◆ List of tasks
1 – List every place named in the political commentary.
2 – Rewrite the stretch of the political commentary from "There was a" through "mess in Algeria.", changing "doctrine" to "policy".
3 – Carry the political commentary on past its final sentence.

◆ Source passage
==================================================

There was a show on one of the documentary channels about him recently, I can't recall which channel.
Um, but who set forth the doctrine of "containment"? Harry Something Truman.
Any way, when the French did the French thing, that is, running away, that inflamed the mess in Algeria.
So the French ran away from that fight too, which begat the islamofascist movement.
If suicide bombers started blowing themselves up and killing people in downtown Boston, would Kennedy say that they were trying to win the hearts and minds of the people of Massachusetts?
Iraqis suffered for years under Saddam Hussein. Which Iraqis, Senator Kennedy, had their hearts and minds won over by seeing their friends and relatives blown up by insurgents? I'll tell you which ones. The ones who went out and voted. The insurgents random, wanton bloodshed drove them to the polls, you idiot.
ha ha ha. That cracks me up every time! *-hole
hehhhehehe
ER-AH! "I will increase your taxes, er ah."
BLACK SUBMARINE
Kinnard concocted the incomparably funny "nuts" response for MacAuliffe (to reiterate to the Germans at Bastogne).

==================================================

◆ Data block
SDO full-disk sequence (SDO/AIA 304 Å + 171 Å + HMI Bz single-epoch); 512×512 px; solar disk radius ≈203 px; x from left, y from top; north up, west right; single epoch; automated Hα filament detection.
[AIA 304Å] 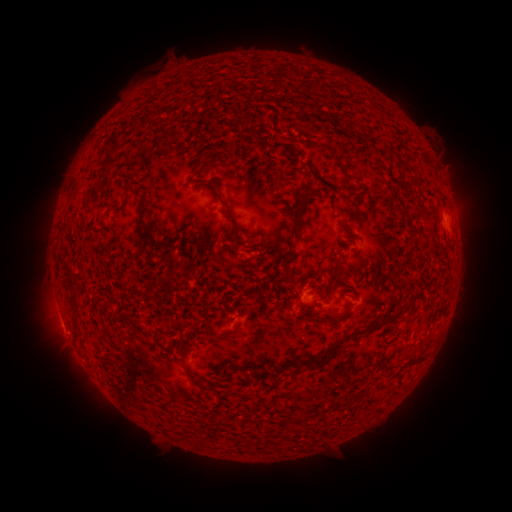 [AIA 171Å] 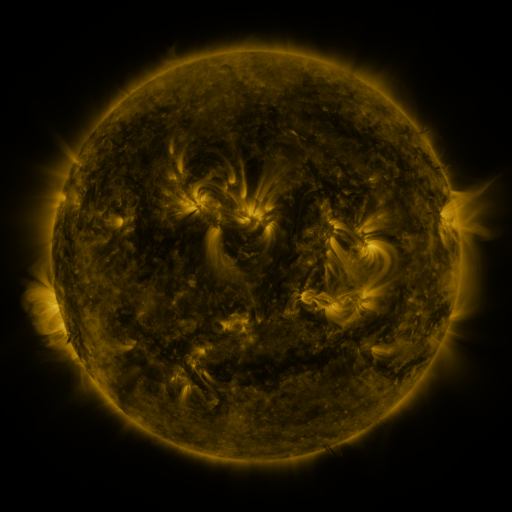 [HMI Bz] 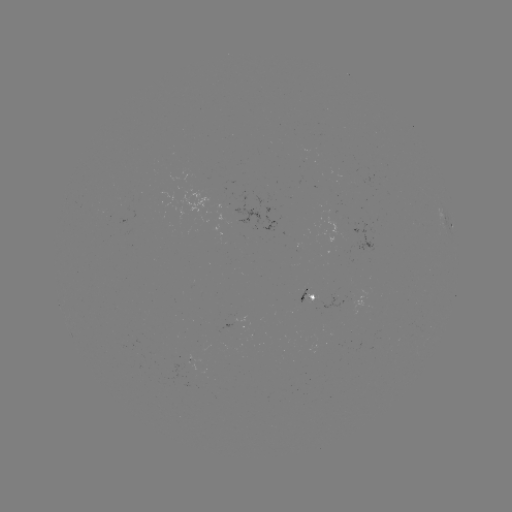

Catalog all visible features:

==================================================

◆ Set of answers
1 – Algeria, Boston, Massachusetts, Bastogne

2 –
There was a show on one of the documentary channels about him recently, I can't recall which channel.
Um, but who set forth the policy of "containment"? Harry Something Truman.
Any way, when the French did the French thing, that is, running away, that inflamed the mess in Algeria.

3 –
That one got by me somehow. I did not know that; you learn something new every day.
Thanks for the info!
Write a book. That is important. Don't let Marxists like Kerry twist the Truth.
Dr. Bill Peters wrote a great book on 'nam. Lots of good guys have. Need to make sure the Truth is firmly established in history so that Marxists do not eradicate it. They will, if given the chance.. they will.
Just curious, did the swimmer know about Kinnard when he was there? After Ia Drang/LZ XRay did anyone hear from Kennedy, did he do anything for ya'll?
Terms: junket, trotting, trip, survey.
All history by the Politics!!!!!!!!!!!!!!!!!!!!!!!!
subject to change.
This may be where Ted is getting his material:
http://informationclearinghouse.info/article7468.htm
See "Terrorist Propaganda". This video is directed to the Europeans and condemns the US and Britain. I stumbled accross it while trolling through antiwar.com
That's got to be some leftwing Eurocoward with a bag over his head, there's no way in hell that's an Arab talking in that video. Sounds a bit like an Irishman.
"Um, but who set forth the doctrine of "containment"? Harry Something Truman."
I believe you are correct, however Eisenhower sent the 1st US troops to Viet Nam.